Returns the QIC and QICu information criteria.

remove_data()

Remove data arrays, all nobs arrays from result and model.

save(fname[, remove_data])

Save a pickle of this instance.

score_test()

Return the results of a score test for a linear constraint.

sensitivity_params(dep_params_first, …)

Refits the GEE model using a sequence of values for the dependence parameters.

standard_errors([cov_type])

This is a convenience function that returns the standard errors for any covariance type.

summary([yname, xname, title, alpha])

Summarize the GEE regression results

summary2([yname, xname, title, alpha, …])

Experimental summary for regression Results

t_test(r_matrix[, cov_p, scale, use_t])

Compute a t-test for a each linear hypothesis of the form Rb = q.

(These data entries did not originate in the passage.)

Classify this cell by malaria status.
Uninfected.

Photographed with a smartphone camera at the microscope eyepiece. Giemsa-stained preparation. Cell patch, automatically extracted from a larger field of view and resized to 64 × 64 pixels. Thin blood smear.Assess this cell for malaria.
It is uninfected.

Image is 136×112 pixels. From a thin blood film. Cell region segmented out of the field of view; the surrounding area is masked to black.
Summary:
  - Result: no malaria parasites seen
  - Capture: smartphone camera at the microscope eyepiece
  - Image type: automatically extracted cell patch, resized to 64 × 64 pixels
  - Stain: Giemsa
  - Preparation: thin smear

t_test_pairwise(term_name[, method, alpha, …])

Perform pairwise t_test with multiple testing corrected p-values.

wald_test(r_matrix[, cov_p, scale, invcov, …])

Compute a Wald-test for a joint linear hypothesis.

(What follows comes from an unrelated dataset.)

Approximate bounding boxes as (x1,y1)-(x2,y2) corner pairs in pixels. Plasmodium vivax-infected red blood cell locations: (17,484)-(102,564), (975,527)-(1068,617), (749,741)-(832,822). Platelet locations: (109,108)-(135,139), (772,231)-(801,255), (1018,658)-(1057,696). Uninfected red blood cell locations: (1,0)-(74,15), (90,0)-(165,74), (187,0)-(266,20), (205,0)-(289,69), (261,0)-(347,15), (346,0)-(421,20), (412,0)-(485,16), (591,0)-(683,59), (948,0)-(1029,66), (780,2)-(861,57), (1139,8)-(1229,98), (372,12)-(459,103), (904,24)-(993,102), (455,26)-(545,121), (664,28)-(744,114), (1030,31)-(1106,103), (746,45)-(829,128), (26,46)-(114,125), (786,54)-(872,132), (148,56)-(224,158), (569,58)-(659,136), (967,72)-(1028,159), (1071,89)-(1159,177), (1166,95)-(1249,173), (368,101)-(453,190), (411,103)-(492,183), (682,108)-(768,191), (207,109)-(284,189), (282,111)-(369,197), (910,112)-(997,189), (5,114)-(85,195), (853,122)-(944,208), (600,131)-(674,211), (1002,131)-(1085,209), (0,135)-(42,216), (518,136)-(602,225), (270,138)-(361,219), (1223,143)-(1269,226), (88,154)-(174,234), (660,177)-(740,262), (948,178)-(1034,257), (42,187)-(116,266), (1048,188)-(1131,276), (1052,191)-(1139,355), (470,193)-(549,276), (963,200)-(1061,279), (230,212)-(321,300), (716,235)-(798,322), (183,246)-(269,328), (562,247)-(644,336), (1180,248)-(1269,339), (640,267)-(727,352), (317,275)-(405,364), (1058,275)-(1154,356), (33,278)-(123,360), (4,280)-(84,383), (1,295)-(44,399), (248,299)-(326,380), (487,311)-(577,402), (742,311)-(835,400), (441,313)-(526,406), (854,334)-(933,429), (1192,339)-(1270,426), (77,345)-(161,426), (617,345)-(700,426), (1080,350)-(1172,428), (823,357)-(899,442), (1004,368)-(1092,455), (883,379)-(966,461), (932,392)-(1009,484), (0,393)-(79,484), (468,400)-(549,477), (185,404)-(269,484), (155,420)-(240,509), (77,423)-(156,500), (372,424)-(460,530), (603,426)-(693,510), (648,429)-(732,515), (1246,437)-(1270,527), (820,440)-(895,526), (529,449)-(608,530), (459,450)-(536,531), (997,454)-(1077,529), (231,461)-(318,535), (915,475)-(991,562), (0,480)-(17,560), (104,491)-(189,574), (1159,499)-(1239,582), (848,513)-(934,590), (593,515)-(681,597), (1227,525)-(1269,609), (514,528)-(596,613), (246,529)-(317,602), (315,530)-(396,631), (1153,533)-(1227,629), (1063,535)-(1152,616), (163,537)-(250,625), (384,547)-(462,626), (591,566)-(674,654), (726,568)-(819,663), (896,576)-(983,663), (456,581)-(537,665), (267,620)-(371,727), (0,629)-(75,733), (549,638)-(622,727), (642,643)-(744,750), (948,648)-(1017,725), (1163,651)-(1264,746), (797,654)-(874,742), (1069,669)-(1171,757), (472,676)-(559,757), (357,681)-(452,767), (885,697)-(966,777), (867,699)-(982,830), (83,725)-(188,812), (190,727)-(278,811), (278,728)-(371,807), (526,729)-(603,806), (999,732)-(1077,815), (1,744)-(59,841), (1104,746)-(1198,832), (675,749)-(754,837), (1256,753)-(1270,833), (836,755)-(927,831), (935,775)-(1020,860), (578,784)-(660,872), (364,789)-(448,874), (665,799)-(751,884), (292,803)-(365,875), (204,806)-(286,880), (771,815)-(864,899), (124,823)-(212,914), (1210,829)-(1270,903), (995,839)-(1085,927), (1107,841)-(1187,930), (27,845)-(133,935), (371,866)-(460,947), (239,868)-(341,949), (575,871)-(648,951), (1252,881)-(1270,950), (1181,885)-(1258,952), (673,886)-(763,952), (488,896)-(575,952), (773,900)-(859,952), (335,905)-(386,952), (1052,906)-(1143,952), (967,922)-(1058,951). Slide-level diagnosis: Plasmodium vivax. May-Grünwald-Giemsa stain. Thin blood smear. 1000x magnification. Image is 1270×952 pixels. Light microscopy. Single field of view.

wald_test_terms([skip_single, …])

Compute a sequence of Wald tests for terms over multiple columns.

Properties

aic

Akaike Information Criterion -2 * llf + 2 * (df_model + 1)

bic

Bayes Information Criterion

bic_deviance

Bayes Information Criterion

bic_llf

Bayes Information Criterion

bse

centered_resid

Returns the residuals centered within each group.

deviance

See statsmodels.families.family for the distribution-specific deviance functions.

fittedvalues

The estimated mean response.

llf

Value of the loglikelihood function evalued at params.

llnull

Log-likelihood of the model fit with a constant as the only regressor

mu

See GLM docstring.

null

Fitted values of the null model

null_deviance

The value of the deviance function for the model fit with a constant as the only regressor.

pearson_chi2

Pearson’s Chi-Squared statistic is defined as the sum of the squares of the Pearson residuals.

pvalues

The two-tailed p values for the t-stats of the params.

resid

The response residuals.

resid_anscombe

Anscombe residuals.

resid_anscombe_scaled

Scaled Anscombe residuals.

resid_anscombe_unscaled

Unscaled Anscombe residuals.

resid_centered

Returns the residuals centered within each group.

resid_centered_split

Returns the residuals centered within each group.

resid_deviance

Deviance residuals.

resid_pearson

Pearson residuals.

resid_response

Response residuals.

resid_split

Returns the residuals, the endogeneous data minus the fitted values from the model.

resid_working

Working residuals.

split_centered_resid

Returns the residuals centered within each group.

split_resid

Returns the residuals, the endogeneous data minus the fitted values from the model.

tvalues

Return the t-statistic for a given parameter estimate.

use_t

Flag indicating to use the Student’s distribution in inference.